◆ Page text ◆
_____
B. Reserve Balances, the Payment System, and the Interbank Money Market—the First Stage of the Transmission Mechanism

Commercial banks use their deposits at the central bank—their reserve balances—for interbank transactions, particularly for settling payments they undertake on behalf of their customers.⁵ These deposits, as do all deposits, constitute a closed system. Banks cannot unilaterally change the amount of reserve balances in the system, nor can they transfer or lend them to anyone that does not have an account at the central bank. They can only directly use them to transact with the central bank and central bank account holders (mainly other banks and the government) to: (1) settle interbank payments; (2) purchase or sell foreign exchange or government securities; and (3) lend to the other account holders. Most of these transactions just move reserve balances from one account to another without changing the total stock of reserves in the system. The total stock of reserves held by banks can only change through transactions with non-bank account holders.⁶

Thus, banks’ demands for reserve balances are closely linked to the working of the payment system and the central bank’s liquidity management framework. Banks receive, and make, a large number of interbank payments during each day. To be able to carry out these payments, banks need to have some assets that can be transferred easily—or be able to obtain or provide credit from or to the counterparty bank. While for each bank the net of these payment flows during the day may be close to zero, there is always a risk of becoming short and not being able to carry out payments or meet reserve requirements, or of having to access the central bank’s standing lending facility. This can be costly, but so can holding large unremunerated balances at the central bank that could have been lent to banks that were short. Banks’ demand for reserve balances beyond required reserves is a function of these two risk or cost factors, as discussed in Appendix II.

It is possible to operate the system with a close-to-zero aggregate overnight reserve balance target, and some central banks at times have done so.⁷ The Reserve Bank of New Zealand for a time operated with a constant overnight reserve target of US$20 million. Similarly, Bank of England for a time operated with a constant overnight reserve target of £45 million, during a period in which the daily interbank payment flows were over £150 billion. Bank of Canada also operated with a zero target for overnight settlement balances for a short period, and subsequently with a small positive target, in their Large Value Settlement system⁸. Operating with a close-to-zero target for overnight balances does require, however, having a narrow interest rate corridor, solid liquidity forecasting, frequent OMOs, a well-functioning interbank market, well-coordinated payment settlements, proper coordination between the closure of the payment system and the interbank market, effective collateral handling, and ample access to intra- and inter-day credit facilities.⁹

Banks do not need to hold large reserve balances and the central bank doesn’t necessarily have to change the aggregate supply of reserves for it to be able to steer the interbank rate. As discussed in Appendix II, banks’ demand for overnight excess reserves should be close to zero in a mid-corridor system with symmetric risks, and it should be sufficient under that system (and under a floor system) to simply change the rates on the central bank’s standing facilities, which would then cause the demand schedule for reserve balances to shift.
_____
◆ Information supplied ◆
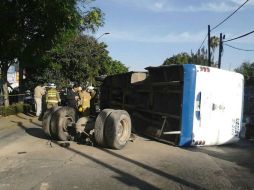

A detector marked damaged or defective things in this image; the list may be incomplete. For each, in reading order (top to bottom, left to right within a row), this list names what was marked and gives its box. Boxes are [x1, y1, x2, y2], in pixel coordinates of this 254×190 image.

overturned bus [41, 64, 244, 149]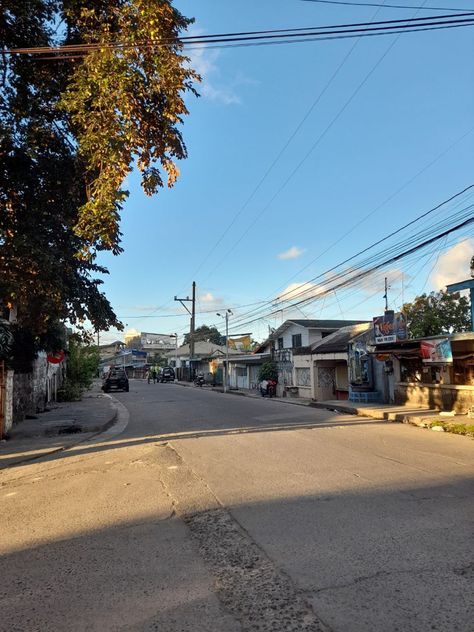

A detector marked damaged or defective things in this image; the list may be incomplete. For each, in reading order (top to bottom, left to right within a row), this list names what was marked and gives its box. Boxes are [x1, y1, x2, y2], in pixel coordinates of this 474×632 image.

cracked pavement [0, 380, 474, 632]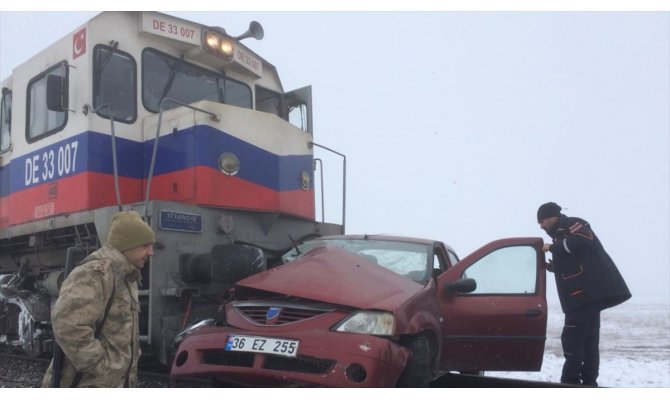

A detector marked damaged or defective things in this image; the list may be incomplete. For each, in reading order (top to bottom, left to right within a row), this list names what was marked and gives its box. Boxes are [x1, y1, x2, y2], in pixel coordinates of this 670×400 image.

crumpled hood [236, 245, 420, 310]
shattered windshield [282, 239, 430, 282]
crushed red car [171, 234, 548, 388]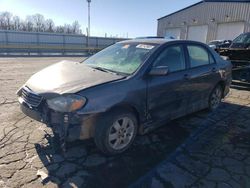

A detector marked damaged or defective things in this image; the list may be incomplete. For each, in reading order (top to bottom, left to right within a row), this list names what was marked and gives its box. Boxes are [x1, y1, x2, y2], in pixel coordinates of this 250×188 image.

broken bumper cover [18, 97, 96, 142]
cracked pavement [0, 58, 249, 187]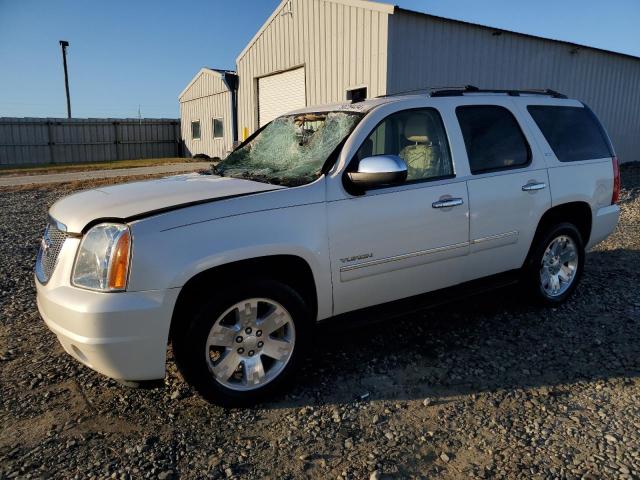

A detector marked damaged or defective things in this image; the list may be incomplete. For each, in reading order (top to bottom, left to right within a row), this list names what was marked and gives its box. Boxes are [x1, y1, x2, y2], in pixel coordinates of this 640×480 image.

shattered windshield [215, 111, 362, 187]
damaged hood [49, 173, 280, 233]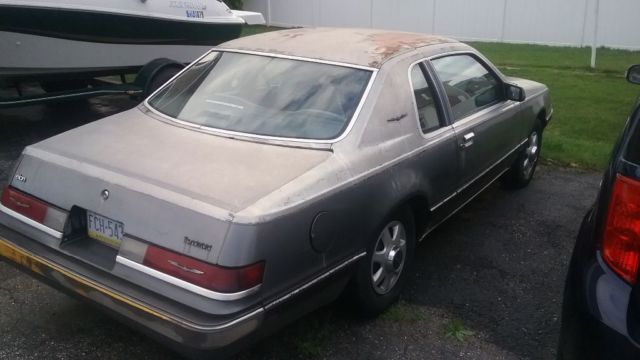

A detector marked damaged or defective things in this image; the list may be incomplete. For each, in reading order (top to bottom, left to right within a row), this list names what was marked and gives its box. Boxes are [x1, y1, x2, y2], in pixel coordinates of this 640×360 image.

rusty gray sedan [0, 28, 552, 358]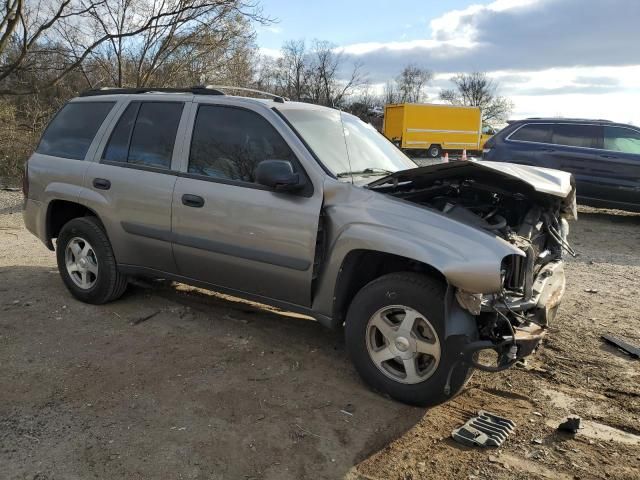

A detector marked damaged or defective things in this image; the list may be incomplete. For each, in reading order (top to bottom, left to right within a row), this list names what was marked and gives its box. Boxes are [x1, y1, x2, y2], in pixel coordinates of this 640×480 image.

wrecked silver suv [23, 87, 576, 404]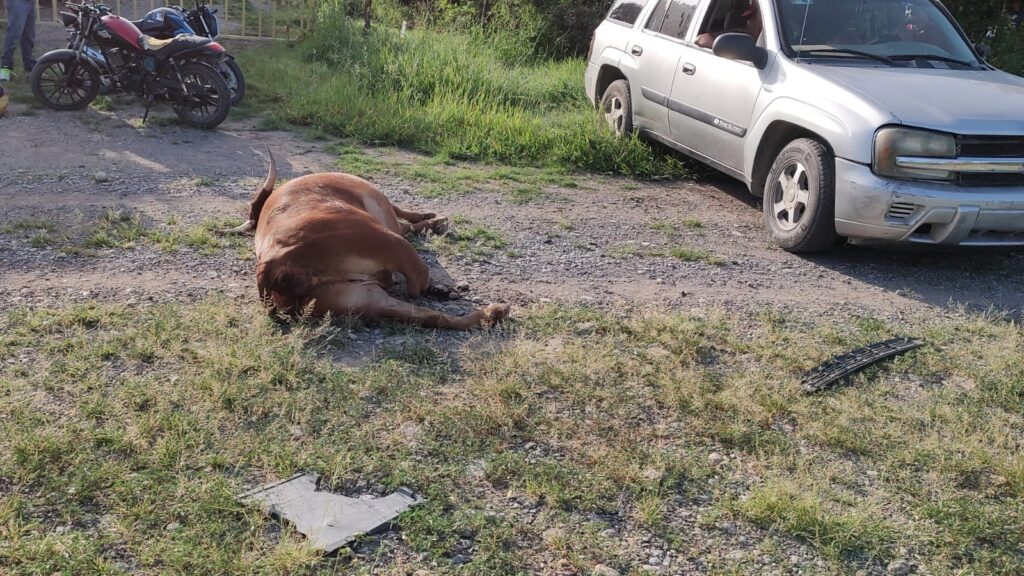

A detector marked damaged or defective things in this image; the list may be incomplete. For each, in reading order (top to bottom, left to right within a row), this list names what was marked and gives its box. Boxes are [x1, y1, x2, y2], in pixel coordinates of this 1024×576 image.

broken car part [804, 336, 924, 394]
broken car part [241, 472, 424, 552]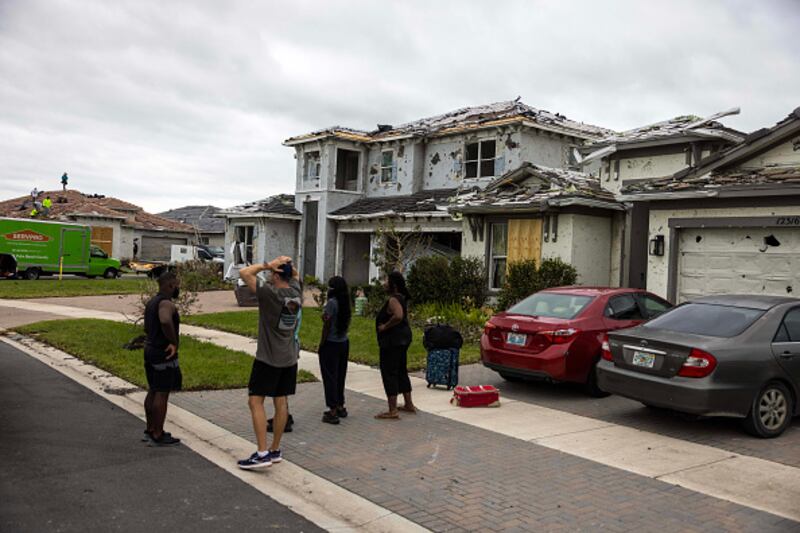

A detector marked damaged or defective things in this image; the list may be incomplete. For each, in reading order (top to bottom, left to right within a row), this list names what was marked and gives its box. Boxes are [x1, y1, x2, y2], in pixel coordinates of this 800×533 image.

damaged soffit [282, 97, 612, 145]
damaged soffit [217, 193, 302, 218]
broken window [304, 151, 320, 182]
broken window [334, 149, 360, 190]
broken window [380, 150, 396, 183]
damaged soffit [328, 188, 460, 219]
storm-damaged house [284, 97, 608, 284]
broken window [466, 139, 496, 179]
damaged soffit [454, 162, 620, 214]
storm-damaged house [580, 109, 744, 288]
storm-damaged house [620, 106, 800, 302]
broken window [234, 225, 253, 264]
storm-damaged house [217, 194, 302, 278]
broken window [488, 221, 506, 290]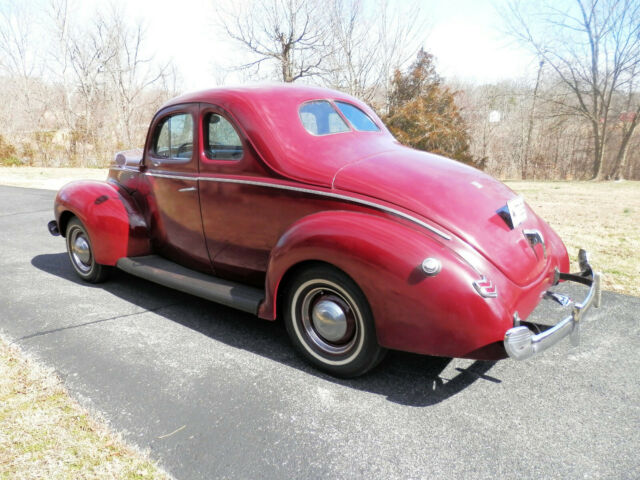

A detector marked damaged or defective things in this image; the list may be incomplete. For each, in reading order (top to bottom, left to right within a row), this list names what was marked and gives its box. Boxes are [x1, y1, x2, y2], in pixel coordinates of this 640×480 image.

crack in pavement [16, 304, 182, 342]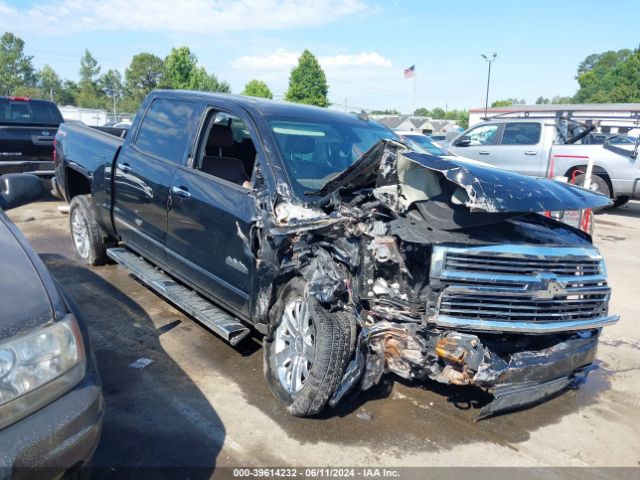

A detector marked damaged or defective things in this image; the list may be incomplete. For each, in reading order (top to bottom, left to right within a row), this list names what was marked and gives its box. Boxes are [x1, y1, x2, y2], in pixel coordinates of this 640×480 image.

crumpled hood [318, 140, 612, 213]
damaged black pickup truck [56, 90, 620, 416]
broken headlight [0, 314, 85, 430]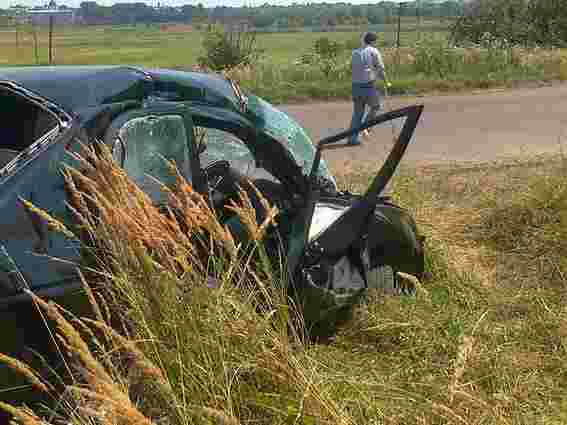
_____
◆ Prompt 1 ◆
Answer these from the passage on reserve balances:
(a) Besides other banks, which central bank account holder does it name?
(b) What constant overnight reserve target did the Bank of England once operate with?
(c) In a mid-corridor system with symmetric risks, what should banks' demand for overnight excess reserves be close to?
◆ Prompt 2 ◆
Pick up the passage on reserve balances after its final sentence and continue it.
The records have no connection to the passage on reserve balances.

◆ Expected answer 1 ◆
(a) The government.
(b) £45 million.
(c) Zero.

◆ Expected answer 2 ◆
C. Reserve Balances and Bank Lending: the Interest Rate, Credit, Bank Lending, and Bank Capital Transmission Channels

Introduction

Banks in aggregate do not strictly need reserve balances at the central bank in order to lend in a modern credit economy, and, contrary to the presentation in many elementary textbooks, neither do they need deposits in order to lend. First, deposits are not an asset that banks can on-lend: it is a liability—an “I Owe You” (IOU). Second, deposits, and by implication broad money, or “commercial bank money,” are created when banks engage in lending.¹⁰ When banks lend “money” to their customers, the first thing that happens is that they simultaneously create a claim on the customer and a claim for the customer on the bank in the form of a deposit (an IOU). In that sense, the lending is self-financed and banks do “print money” (although not without limits as explained in Tobin [1963]).¹¹ Moreover, although the borrower would likely shortly thereafter use the new deposit-money created by the loan to purchase something from someone, the bank may not need any reserve balances to settle this payment if: (1) the transaction is with another account holder at the same bank; (2) all banks expand their businesses at the same pace so that each bank’s increased payment outflows are matched by increased payment inflows; or (3) the bank can draw on existing interbank credit lines.¹² In this case the supply of loans and the associated supply of deposit-money in the banking system would be determined primarily by interest rates and credit demand, as argued by the post-Keynesian endogenous money school, ¹³ and not by any limits to the supply of reserves.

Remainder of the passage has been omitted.